Club officials defend the spending. "Generally speaking, the amount paid by public bodies is a little above the market price," said Ignacio Garcia Gil, Levante's finance director. "But the Spanish league has a global reach and is seen around the world."
"We have carried out studies into the impact of advertising on jerseys and the return is much higher than the investment," Garcia Gil said. He provided no data to back up that claim.
Soccer clubs Valencia and Villarreal, and officials with the Valencia regional government, declined multiple requests for comment.

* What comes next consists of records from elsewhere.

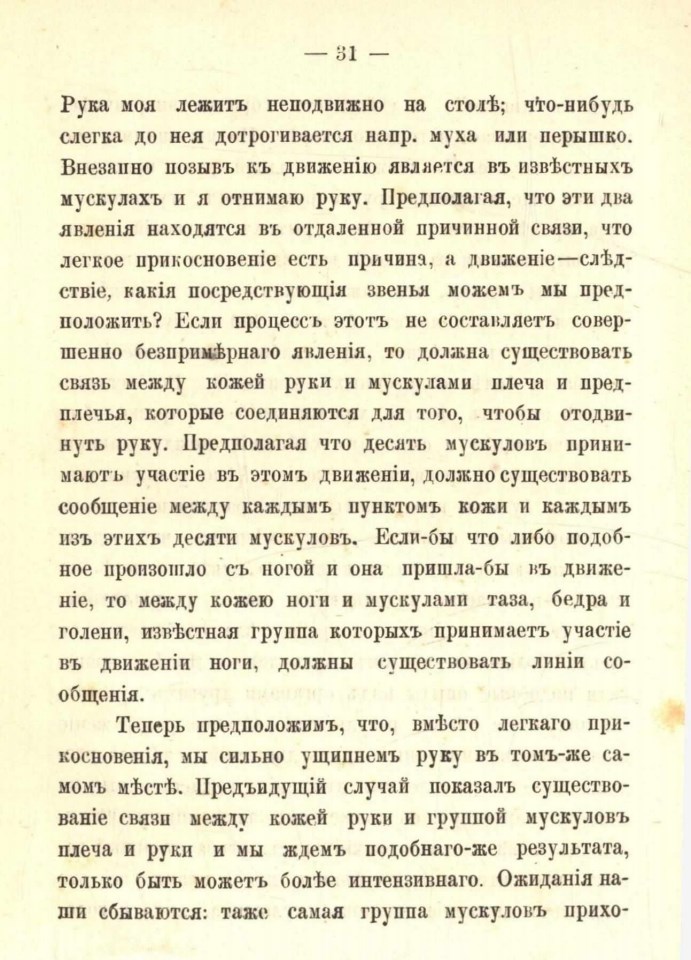 — 31 —

Рука моя лежитъ неподвижно на столѣ; что-нибудь слегка до нея дотрогивается напр. муха или перышко. Внезапно позывъ къ движенію является въ извѣстныхъ мускулахъ и я отнимаю руку. Предполагая, что эти два явленія находятся въ отдаленной причинной связи, что легкое прикосновеніе есть причина, а движеніе—слѣдствіе, какія посредствующія звенья можемъ мы предположить? Если процессъ этотъ не составляетъ совершенно безпримѣрнаго явленія, то должна существовать связь между кожей руки и мускулами плеча и предплечья, которые соединяются для того, чтобы отодвинуть руку. Предполагая что десять мускуловъ принимаютъ участіе въ этомъ движеніи, должно существовать сообщеніе между каждымъ пунктомъ кожи и каждымъ изъ этихъ десяти мускуловъ. Если-бы что либо подобное произошло съ ногой и она пришла-бы въ движеніе, то между кожею ноги и мускулами таза, бедра и голени, извѣстная группа которыхъ принимаетъ участіе въ движеніи ноги, должны существовать линіи сообщенія.

Теперь предположимъ, что, вмѣсто легкаго прикосновенія, мы сильно ущипнемъ руку въ томъ-же самомъ мѣстѣ. Предъидущій случай показалъ существованіе связи между кожей руки и группой мускуловъ плеча и руки и мы ждемъ подобнаго-же результата, только быть можетъ болѣе интензивнаго. Ожиданія наши сбываются: таже самая группа мускуловъ прихо-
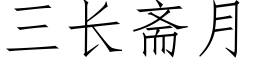 三长斋月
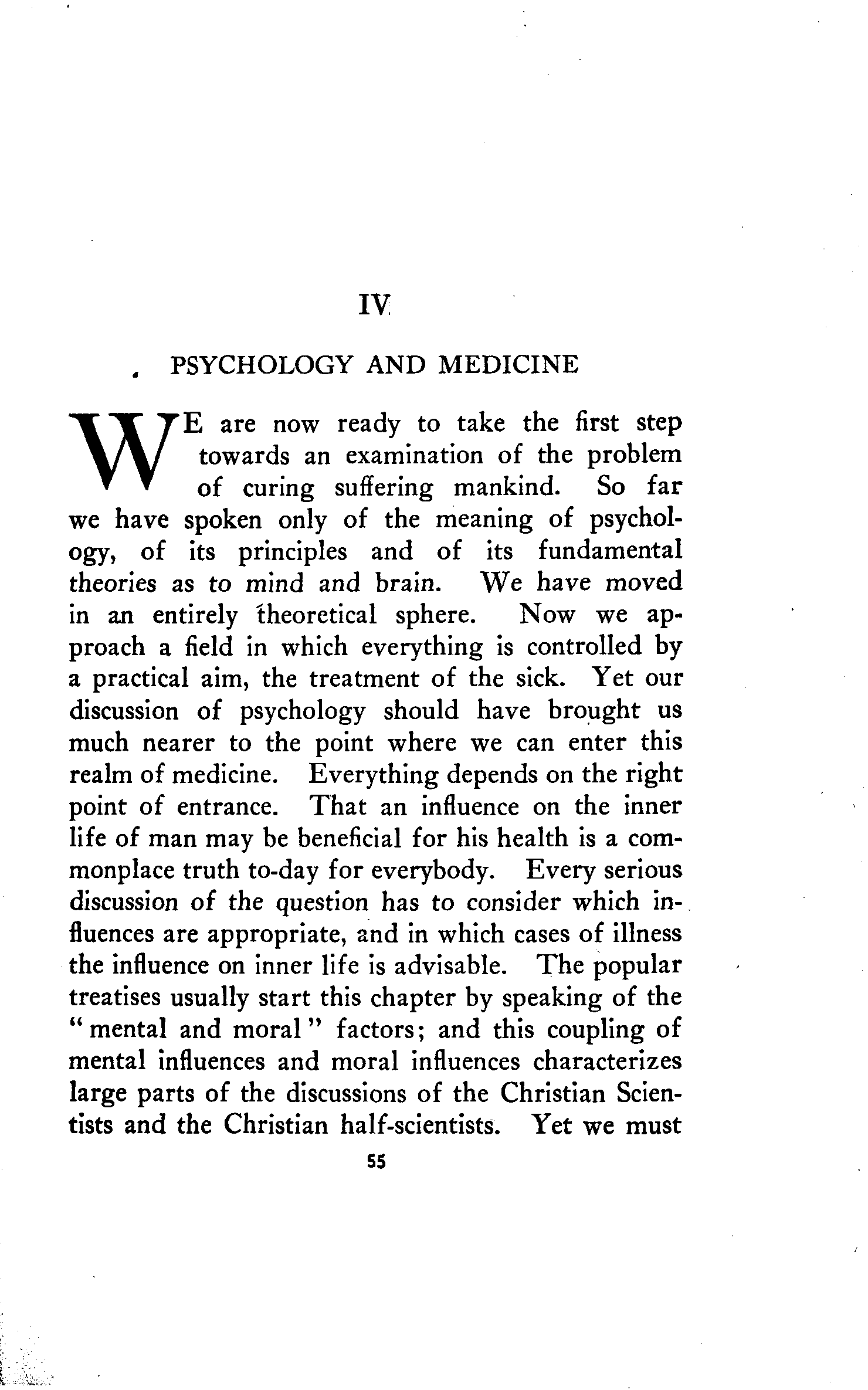 IV

PSYCHOLOGY AND MEDICINE

WE are now ready to take the first step towards an examination of the problem of curing suffering mankind. So far we have spoken only of the meaning of psychology, of its principles and of its fundamental theories as to mind and brain. We have moved in an entirely theoretical sphere. Now we approach a field in which everything is controlled by a practical aim, the treatment of the sick. Yet our discussion of psychology should have brought us much nearer to the point where we can enter this realm of medicine. Everything depends on the right point of entrance. That an influence on the inner life of man may be beneficial for his health is a commonplace truth to-day for everybody. Every serious discussion of the question has to consider which influences are appropriate, and in which cases of illness the influence on inner life is advisable. The popular treatises usually start this chapter by speaking of the "mental and moral" factors; and this coupling of mental influences and moral influences characterizes large parts of the discussions of the Christian Scientists and the Christian half-scientists. Yet we must

55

UEFA, European soccer's Switzerland-based governing body, declined to comment. The probe launched by EU regulators in Brussels cited EU laws forbidding state aid that "distorts or threatens to distort competition," except under exceptional circumstances. UEFA's financial rules do not prohibit clubs from accepting government aid, though it is unclear whether new Financial Fair Play rules apply. The Fair Play rules assess, for example, whether clubs have gained an advantage through sponsorship deals inflated above normal market prices.
The government has indicated that it plans to stand by its soccer clubs, whose international success has brought pride and joy to millions of Spaniards amid the financial crisis.
"Obviously the government will fight till the end on the clubs' behalf," Foreign Minister Jose Manuel Garcia-Margallo said in Brussels as the EU prepared to launch its investigation. "They too are part of the Spanish brand."
AP reporters Raf Casert in Brussels, Barry Hatton in Lisbon and Graham Dunbar in Geneva contributed to this story.